Early the following morning I went back to the rooming house. I had decided it was my duty to make another attempt to give the money to Mr and Mrs Hollinan.

‘Those cave people are gone,’ the landlady told me. ‘A gentleman came here last night in a limousine, with a chauffeur. He took them away. I had a talk with him before he went upstairs, and I told him how they’d been cutting up, but he didn’t care. He gave me a five-dollar bill. ‘Here,’ he said, ‘take this for your trouble. If any mail comes for these good people, send it along to me, and I’ll see they get it.’ He put them in the back seat with him. He told me he was going to give Mr Hollinan a job on his farm.’

The landlady was quite angry. ‘They were still drunk,’ she said, ‘but that man in the limousine didn’t seem to care. He was drunk, too. Drunker than they were, if you ask me. He kept slapping them on the back, first one and then the other. And when they got in the limousine they were laughing and falling all over theirselves, and that Mrs Hollinan, that lowdown woman, she rolled down the window and thumbed her nose at me.’

She had the benefactor’s name and address written down and I made a note of them. It was a New Jersey address. I went back to the office and wrote letters to all the people who had sent money to Mr and Mrs Hollinan, returning it. I told them Mr Hollinan had found a job and had declined their contributions.

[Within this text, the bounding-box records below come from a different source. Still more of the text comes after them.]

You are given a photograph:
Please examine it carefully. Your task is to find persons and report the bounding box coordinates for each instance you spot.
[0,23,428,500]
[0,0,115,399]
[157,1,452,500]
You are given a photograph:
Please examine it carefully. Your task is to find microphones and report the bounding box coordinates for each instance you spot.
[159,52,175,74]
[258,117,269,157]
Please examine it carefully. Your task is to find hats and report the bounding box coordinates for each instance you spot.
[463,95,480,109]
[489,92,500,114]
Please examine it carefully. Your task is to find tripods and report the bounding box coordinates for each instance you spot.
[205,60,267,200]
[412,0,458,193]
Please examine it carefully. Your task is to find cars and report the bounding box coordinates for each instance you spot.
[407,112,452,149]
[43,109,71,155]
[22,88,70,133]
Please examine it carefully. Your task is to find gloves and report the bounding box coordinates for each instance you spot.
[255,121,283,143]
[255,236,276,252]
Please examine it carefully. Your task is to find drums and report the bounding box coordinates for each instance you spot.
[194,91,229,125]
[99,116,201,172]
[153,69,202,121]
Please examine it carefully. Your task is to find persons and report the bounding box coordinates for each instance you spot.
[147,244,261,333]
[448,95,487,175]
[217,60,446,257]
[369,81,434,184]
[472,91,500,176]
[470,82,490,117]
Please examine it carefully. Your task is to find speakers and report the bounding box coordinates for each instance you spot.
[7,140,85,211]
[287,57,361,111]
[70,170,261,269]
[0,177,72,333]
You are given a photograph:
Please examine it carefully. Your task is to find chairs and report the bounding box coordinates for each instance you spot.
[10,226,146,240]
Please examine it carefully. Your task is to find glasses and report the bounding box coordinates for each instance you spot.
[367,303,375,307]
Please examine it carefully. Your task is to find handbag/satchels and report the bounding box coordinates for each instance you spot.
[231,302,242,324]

Until perhaps a week before Christmas of the following year, I forgot about Mr and Mrs Hollinan. Then I recalled the experience and began to wonder about them. I wondered if the man in the limousine did give Mr Hollinan a job and if he was getting along all right. I kept thinking about them all that week and on Christmas Eve I decided to try and get in touch with them and wish them a merry Christmas and a happy New Year. I searched through a stack of old notebooks in the bottom drawer of my desk and finally found their benefactor’s name and address. I asked Information to get me his telephone number in New Jersey and I put in a call for him. He answered the telephone himself. I told him I was the reporter who wrote the story about the man and woman he had befriended last Christmas, the cave dwellers. I started to ask him if he would let Mr Hollinan come to the telephone, but he interrupted me.